When the traffic from real applications is not sufficient for debugging we can inject controlled test traffic using a number of tools. Injecting controlled test traffic also allows for synchronizing packet injection with other network events (e.g. open TCP (L4) connection and observe ARP (L2) request/response). Since most Kubernetes traffic is L4 TCP or UDP traditional L2/L3 tools like arping and ping are not always useful. Instead, creating brief TCP connections using nc (netcat) is very useful (the -z argument provides a connect-and-close feature - a feature very useful for scripting). For connections where e.g. https is useful curl is a very capable tool.

Provisioning Tools the Cloud Native Way

Many container images are minimal images in the sense that they do not include tools which are not essential to the primary function of the image, so you might not be able to use the tools mentioned here from those images. Similarly, your Kubernetes cluster hosts might be using a VM image that does not include the necessary tools.

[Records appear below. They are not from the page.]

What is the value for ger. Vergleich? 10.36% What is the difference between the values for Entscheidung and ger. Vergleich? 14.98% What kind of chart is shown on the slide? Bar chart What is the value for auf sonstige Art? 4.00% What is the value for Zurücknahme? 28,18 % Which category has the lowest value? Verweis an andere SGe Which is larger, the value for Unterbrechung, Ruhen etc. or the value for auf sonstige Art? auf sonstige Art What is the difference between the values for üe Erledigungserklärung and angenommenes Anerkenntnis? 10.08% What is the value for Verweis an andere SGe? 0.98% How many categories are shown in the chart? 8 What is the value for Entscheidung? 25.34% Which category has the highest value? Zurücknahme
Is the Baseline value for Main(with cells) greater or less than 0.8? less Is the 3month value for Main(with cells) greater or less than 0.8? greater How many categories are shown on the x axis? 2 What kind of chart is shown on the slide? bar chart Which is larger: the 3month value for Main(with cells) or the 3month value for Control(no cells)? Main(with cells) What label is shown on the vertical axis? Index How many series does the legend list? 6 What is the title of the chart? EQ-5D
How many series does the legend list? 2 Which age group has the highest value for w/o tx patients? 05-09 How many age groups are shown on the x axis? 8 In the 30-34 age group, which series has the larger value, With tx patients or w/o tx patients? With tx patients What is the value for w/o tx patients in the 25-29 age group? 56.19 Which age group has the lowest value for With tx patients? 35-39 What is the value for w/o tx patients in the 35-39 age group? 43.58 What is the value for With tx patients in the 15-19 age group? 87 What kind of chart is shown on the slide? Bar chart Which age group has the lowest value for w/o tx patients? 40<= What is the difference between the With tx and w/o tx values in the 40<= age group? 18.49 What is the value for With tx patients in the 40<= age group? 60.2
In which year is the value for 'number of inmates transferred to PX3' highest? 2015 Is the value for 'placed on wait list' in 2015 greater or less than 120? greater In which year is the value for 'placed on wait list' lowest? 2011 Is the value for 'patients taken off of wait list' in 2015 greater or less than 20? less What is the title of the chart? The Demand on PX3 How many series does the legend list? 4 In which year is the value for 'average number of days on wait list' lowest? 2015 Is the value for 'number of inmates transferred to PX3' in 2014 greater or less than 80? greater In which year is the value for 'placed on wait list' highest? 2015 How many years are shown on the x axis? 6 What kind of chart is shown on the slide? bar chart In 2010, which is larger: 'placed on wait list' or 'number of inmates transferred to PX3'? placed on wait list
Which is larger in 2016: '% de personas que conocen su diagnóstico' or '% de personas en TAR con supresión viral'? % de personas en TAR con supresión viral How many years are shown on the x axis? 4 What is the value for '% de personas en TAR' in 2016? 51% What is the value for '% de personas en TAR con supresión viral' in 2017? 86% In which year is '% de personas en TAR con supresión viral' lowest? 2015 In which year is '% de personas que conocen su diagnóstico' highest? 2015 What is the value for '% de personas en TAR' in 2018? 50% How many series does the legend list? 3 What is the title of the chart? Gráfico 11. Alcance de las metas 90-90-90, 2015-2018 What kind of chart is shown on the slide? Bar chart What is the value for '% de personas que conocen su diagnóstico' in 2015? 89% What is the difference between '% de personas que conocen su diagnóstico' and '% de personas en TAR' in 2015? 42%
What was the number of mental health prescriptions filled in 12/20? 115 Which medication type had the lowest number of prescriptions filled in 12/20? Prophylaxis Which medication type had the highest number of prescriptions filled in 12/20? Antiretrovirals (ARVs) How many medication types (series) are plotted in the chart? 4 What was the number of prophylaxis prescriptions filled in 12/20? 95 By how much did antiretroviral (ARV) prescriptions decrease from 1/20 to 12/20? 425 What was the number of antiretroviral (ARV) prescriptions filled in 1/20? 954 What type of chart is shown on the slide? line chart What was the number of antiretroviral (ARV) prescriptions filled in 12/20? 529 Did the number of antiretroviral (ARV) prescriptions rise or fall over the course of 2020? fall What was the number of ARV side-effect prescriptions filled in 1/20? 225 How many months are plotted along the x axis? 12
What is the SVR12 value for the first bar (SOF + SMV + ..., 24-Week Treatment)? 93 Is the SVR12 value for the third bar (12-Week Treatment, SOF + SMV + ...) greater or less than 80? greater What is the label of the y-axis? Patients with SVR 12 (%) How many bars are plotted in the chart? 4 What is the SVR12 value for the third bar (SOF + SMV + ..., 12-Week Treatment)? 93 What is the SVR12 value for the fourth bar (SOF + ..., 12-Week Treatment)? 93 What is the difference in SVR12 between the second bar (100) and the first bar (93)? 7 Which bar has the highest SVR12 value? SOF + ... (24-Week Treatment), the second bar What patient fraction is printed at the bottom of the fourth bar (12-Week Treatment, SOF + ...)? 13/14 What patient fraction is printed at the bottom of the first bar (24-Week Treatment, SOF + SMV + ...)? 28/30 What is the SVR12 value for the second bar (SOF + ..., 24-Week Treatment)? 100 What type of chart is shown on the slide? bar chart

Obviously, we could simply include the tools in the necessary images or install the tools on the cluster nodes, but this is a cloud-native anti-pattern. You should definitely avoid ssh-ing into cluster nodes to install tools because it can have undesirable side-effects.

A possible work-around to this problem is to use dedicated debugging container images which can be used to create containers in the architecture being debugged. Praqma has developed a Network Multitool specifically for debugging and testing network issues.

Using the network multitool on the POD network is straight-forward using kubectl run:

kubectl run multitool --image=praqma/network-multitool --restart Never

As an alternative to installing tools directly on the cluster hosts, the multitool can be run using the host network namespace instead of a private network namespace. The Network Multitool github repository contains a manifest file for deploying the multitool as a Kubernetes DaemonSet which can be exec’ed into to run the tools on the host. This allows for debugging on the host network while keeping the cluster hosts immutable.